Oireachtas Joint and Select Committees

Wednesday, 17 November 2021

Joint Oireachtas Committee on Transport, Tourism and Sport

National Development Plan 2021-2030: Discussion

Photo of Eamon RyanEamon Ryan (Dublin Bay South, Green Party) | Oireachtas source

I listened to the advice of some of our road engineers who do not believe it is an appropriate project to advance. I agree because of what it would do. As I said at a previous meeting of this committee, a €200 million bill would be due to the operator of the tunnel under the River Shannon. Within the confines of its contract, it will be entitled to compensation if we provide an alternative bridge across the Shannon, which is what the proposed road would involve. Also, it would fundamentally undermine the sustainable development of Limerick. I recently saw an attractive full-page advertisement in one of the newspapers stating Limerick city is going green. It can, will and should, and it would benefit from this. To do so, it has to bring life back to the centre. Three percent of the population lives within the historic core. To bring life back, we must bear in mind the alternative. It is an either–or scenario.

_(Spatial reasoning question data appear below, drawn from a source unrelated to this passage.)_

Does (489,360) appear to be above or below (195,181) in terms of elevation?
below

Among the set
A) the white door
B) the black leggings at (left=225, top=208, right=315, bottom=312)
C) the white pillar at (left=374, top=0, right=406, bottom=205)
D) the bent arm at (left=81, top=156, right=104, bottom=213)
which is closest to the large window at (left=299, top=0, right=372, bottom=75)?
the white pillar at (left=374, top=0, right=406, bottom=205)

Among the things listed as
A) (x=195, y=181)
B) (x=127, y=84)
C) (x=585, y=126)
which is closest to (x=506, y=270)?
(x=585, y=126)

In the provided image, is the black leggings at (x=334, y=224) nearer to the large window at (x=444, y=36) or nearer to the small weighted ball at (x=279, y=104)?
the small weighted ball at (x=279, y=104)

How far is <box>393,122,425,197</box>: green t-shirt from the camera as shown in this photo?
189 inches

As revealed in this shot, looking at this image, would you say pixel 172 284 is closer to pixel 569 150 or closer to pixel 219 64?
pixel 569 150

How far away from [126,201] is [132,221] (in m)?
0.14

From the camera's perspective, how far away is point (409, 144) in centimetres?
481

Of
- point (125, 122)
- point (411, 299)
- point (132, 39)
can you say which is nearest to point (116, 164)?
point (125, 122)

Should we not develop Limerick along the four railway lines that go into and through the city and which are underutilised? The roundabout at the end of the first phase of the northern distributor road is not in the middle of nowhere; it is very close to the community in Moyross, which could be significantly improved, developed and strengthened through the introduction of a train station, as one of many new stations we are going to put into Limerick.

The key to the development of Limerick is a new metropolitan rail system for the city. I have been upfront and honest about that. It will involve the reopening of the Foynes line and the use of the Ballybrophy line and putting in new stations on that, the development of stations on the Limerick Junction line to the Culbreth station, including the development of the centre and Culbreth station. The Land Development Agency has a key role in developing Limerick in those areas by creating transport-oriented development, that is high-quality housing for people close to the centre and to public transport. Limerick has a choice: does it want to go down the route of the old, sprawled roads based model, or does it want to be a modern green European transport orientated development city? I think the latter is the way to go.